RECORDS SUPPLIED:
## Begin

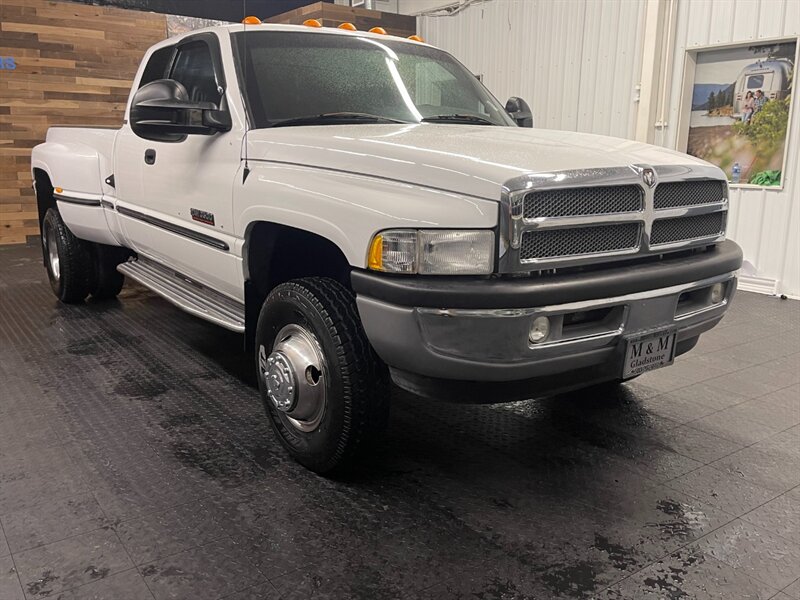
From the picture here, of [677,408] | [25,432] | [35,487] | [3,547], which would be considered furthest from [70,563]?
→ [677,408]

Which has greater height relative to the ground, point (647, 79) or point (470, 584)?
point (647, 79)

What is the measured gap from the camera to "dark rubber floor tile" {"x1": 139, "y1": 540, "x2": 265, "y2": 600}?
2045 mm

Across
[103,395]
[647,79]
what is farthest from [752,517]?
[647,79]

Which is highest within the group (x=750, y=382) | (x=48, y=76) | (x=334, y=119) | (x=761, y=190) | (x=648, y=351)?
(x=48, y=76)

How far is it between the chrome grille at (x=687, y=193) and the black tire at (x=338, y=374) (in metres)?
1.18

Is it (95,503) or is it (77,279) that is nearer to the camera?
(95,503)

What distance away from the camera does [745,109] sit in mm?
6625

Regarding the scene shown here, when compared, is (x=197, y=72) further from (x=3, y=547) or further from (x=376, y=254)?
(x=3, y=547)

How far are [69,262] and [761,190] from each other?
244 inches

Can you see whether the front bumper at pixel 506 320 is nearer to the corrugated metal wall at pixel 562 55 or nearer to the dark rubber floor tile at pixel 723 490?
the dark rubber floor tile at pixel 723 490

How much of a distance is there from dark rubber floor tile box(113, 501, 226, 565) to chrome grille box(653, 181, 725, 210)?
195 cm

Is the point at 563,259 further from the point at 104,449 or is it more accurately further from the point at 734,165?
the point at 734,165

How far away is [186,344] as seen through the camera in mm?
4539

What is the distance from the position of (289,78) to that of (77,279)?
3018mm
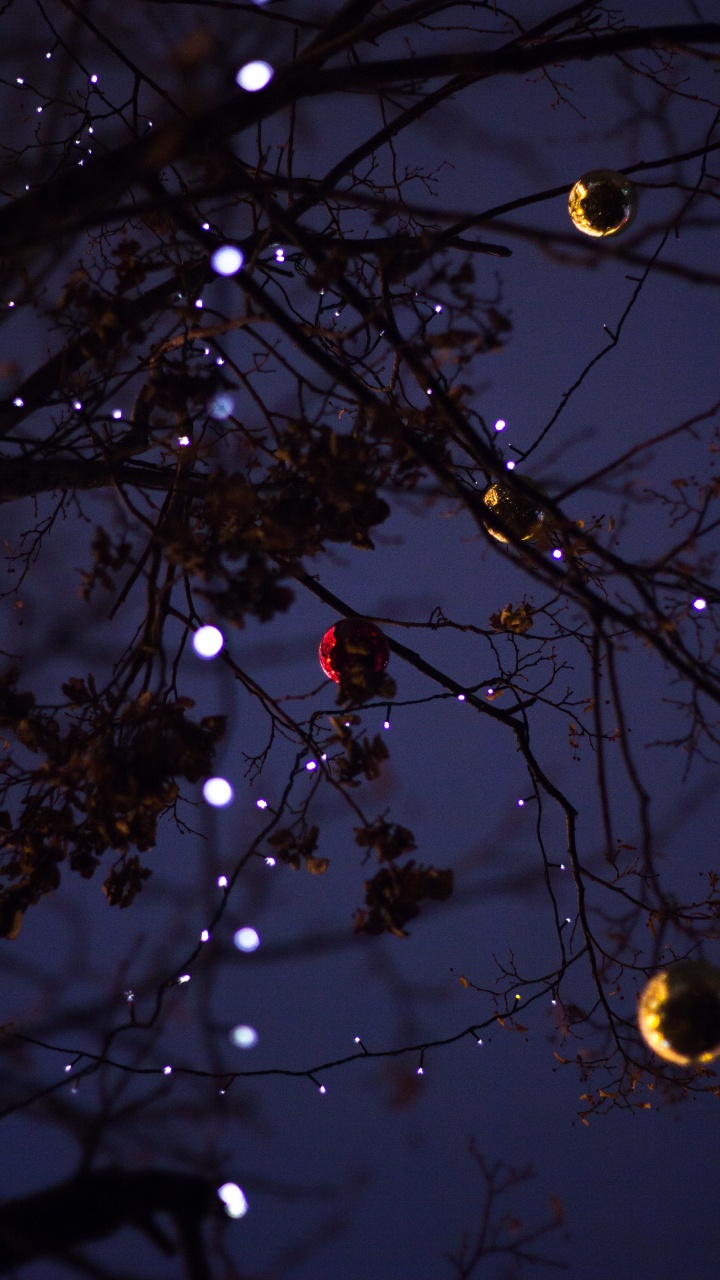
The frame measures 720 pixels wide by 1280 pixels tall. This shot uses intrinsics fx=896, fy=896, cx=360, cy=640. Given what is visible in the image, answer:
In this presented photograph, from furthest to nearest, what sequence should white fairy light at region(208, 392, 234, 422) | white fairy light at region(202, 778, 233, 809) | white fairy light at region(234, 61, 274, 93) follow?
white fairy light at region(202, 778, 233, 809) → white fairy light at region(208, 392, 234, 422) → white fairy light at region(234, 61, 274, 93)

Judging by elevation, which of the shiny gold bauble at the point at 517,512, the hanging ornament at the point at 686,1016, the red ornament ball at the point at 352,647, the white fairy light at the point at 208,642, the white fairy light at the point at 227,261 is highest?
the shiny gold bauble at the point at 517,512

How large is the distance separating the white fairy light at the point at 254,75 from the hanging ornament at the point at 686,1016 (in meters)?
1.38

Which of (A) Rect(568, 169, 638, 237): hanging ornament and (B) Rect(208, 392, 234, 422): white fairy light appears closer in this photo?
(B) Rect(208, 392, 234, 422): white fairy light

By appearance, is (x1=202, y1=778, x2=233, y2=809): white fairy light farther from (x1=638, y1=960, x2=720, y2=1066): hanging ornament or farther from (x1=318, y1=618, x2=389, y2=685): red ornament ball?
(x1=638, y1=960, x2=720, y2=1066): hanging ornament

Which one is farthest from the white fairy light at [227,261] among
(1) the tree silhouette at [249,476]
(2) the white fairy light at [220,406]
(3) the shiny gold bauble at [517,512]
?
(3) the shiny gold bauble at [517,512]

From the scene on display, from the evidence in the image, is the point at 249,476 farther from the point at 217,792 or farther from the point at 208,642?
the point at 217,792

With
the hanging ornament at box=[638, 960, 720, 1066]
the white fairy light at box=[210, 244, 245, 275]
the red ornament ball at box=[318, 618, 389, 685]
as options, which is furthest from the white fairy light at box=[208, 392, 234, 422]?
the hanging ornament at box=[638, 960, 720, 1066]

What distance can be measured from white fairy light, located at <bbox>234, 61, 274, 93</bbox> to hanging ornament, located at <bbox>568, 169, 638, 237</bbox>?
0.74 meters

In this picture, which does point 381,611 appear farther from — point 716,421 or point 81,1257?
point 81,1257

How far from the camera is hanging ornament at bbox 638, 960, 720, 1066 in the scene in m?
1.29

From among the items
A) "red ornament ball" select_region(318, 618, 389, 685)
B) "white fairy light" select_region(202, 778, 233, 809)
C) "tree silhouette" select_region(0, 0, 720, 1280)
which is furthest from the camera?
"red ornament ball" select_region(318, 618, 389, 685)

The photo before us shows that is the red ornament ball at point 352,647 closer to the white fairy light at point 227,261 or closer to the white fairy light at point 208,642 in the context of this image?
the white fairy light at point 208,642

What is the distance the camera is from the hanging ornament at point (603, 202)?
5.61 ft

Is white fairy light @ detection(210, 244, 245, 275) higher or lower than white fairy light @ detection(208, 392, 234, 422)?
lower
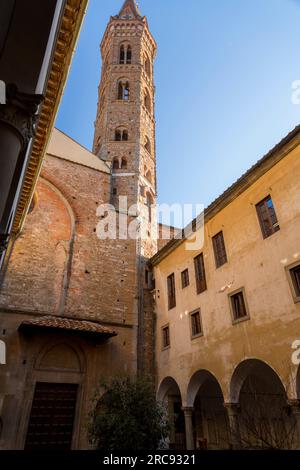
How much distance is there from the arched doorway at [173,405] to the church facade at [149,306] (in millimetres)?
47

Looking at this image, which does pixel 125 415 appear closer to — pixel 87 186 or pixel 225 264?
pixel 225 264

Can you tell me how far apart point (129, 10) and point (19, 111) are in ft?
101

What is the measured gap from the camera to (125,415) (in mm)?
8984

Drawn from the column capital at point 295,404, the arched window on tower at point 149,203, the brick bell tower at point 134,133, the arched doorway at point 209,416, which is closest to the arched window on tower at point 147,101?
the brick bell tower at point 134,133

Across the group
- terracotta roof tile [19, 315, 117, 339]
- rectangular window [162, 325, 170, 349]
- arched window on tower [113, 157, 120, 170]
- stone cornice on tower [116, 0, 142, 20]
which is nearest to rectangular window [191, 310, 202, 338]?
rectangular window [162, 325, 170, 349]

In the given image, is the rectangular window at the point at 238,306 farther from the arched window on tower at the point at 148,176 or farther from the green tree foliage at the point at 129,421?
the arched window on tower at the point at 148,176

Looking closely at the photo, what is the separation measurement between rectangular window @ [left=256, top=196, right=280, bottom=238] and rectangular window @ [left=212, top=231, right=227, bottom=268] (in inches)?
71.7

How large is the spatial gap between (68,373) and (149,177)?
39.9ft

## End
## Begin

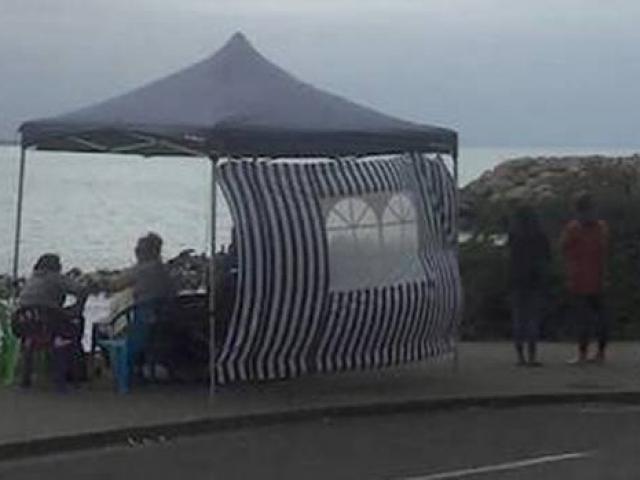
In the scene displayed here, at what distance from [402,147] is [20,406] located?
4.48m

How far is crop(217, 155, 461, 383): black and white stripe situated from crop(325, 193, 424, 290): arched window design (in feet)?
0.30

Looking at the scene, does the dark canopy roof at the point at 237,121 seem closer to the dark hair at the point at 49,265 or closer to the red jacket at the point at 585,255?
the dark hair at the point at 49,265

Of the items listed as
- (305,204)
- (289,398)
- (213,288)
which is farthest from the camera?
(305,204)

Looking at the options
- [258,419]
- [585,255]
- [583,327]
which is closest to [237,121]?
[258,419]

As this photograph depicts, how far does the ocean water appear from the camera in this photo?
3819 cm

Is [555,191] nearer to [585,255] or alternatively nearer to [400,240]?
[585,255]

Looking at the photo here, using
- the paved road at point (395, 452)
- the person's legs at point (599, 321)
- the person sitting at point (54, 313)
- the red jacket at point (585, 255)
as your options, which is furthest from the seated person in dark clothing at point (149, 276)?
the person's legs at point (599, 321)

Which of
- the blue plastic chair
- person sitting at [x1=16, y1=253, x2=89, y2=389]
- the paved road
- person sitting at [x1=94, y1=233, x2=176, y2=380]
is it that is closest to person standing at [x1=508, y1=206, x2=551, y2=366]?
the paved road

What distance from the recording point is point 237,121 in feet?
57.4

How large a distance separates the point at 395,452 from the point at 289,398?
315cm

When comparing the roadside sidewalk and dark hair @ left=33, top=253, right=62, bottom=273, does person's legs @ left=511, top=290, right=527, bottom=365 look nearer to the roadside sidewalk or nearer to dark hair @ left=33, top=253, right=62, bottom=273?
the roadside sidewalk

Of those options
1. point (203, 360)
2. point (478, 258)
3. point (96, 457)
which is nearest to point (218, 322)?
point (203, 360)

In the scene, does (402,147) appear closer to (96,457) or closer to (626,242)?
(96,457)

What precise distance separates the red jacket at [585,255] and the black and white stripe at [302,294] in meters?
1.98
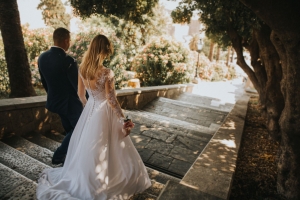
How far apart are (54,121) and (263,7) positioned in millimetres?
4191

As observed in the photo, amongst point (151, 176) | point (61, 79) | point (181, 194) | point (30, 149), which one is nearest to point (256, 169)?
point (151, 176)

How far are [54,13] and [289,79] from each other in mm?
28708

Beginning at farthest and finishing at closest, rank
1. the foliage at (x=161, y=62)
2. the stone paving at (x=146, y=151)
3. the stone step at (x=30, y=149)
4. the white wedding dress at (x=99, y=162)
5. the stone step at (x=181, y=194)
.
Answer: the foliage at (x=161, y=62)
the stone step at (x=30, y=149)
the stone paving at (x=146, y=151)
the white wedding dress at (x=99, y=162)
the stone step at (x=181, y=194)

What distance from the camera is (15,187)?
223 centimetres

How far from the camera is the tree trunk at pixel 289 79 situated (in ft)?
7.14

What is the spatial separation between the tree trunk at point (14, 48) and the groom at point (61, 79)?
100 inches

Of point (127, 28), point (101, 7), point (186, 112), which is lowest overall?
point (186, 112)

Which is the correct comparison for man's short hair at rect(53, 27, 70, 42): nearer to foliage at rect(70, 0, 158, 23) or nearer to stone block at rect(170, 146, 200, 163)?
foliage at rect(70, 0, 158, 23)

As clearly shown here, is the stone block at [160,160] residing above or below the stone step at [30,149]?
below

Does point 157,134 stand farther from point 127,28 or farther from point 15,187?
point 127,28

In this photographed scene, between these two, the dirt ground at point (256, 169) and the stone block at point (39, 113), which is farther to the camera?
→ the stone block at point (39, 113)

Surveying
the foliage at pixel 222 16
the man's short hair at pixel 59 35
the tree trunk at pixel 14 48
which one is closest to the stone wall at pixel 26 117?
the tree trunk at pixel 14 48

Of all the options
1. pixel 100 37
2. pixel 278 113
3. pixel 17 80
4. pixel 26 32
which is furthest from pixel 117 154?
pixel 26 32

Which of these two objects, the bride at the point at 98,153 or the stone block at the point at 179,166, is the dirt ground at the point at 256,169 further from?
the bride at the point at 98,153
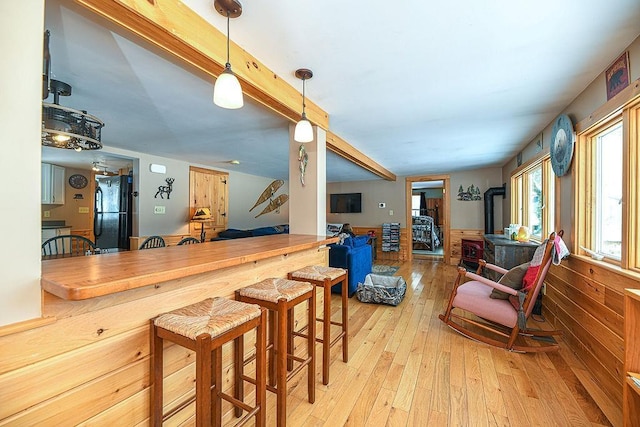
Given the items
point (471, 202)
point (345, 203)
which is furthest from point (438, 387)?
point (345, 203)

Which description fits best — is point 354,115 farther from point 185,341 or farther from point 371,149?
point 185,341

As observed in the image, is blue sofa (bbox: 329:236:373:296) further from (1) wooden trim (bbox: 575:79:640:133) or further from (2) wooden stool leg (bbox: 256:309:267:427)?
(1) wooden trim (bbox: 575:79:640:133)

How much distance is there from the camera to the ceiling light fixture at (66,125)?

## End

EXERCISE:
Print the entries again word for word, starting with the line that contains "What distance away" and stopping after the line that contains "white fairy light at region(202, 778, 233, 809) →". Leave the pictures out.

TASK OUTPUT:
What distance away from the camera does [745,109] sit in mm?
6625

Regarding the scene shown here, when compared, is (x=197, y=72) further from (x=3, y=547) or further from (x=376, y=254)?
(x=3, y=547)

How far are [69,262] and [761,190] from each other?
244 inches

Can you see whether the front bumper at pixel 506 320 is nearer to the corrugated metal wall at pixel 562 55 or nearer to the dark rubber floor tile at pixel 723 490?
the dark rubber floor tile at pixel 723 490

How much of a distance is there from dark rubber floor tile box(113, 501, 226, 565) to chrome grille box(653, 181, 725, 210)?
195 cm

Is the point at 563,259 further from the point at 104,449 or is it more accurately further from the point at 734,165?
the point at 734,165

How far away is [186,344] as seen through the camera in mm?
4539

What is the distance from the position of (289,78) to that of (77,279)?
3018mm
The frame measures 720 pixels wide by 1280 pixels tall. This shot uses intrinsics fx=896, fy=896, cx=360, cy=640. Given what is visible in the image, answer:
In this presented photograph, from furthest to nearest, what sequence should white fairy light at region(208, 392, 234, 422) | white fairy light at region(202, 778, 233, 809) | white fairy light at region(234, 61, 274, 93) follow?
white fairy light at region(202, 778, 233, 809) → white fairy light at region(208, 392, 234, 422) → white fairy light at region(234, 61, 274, 93)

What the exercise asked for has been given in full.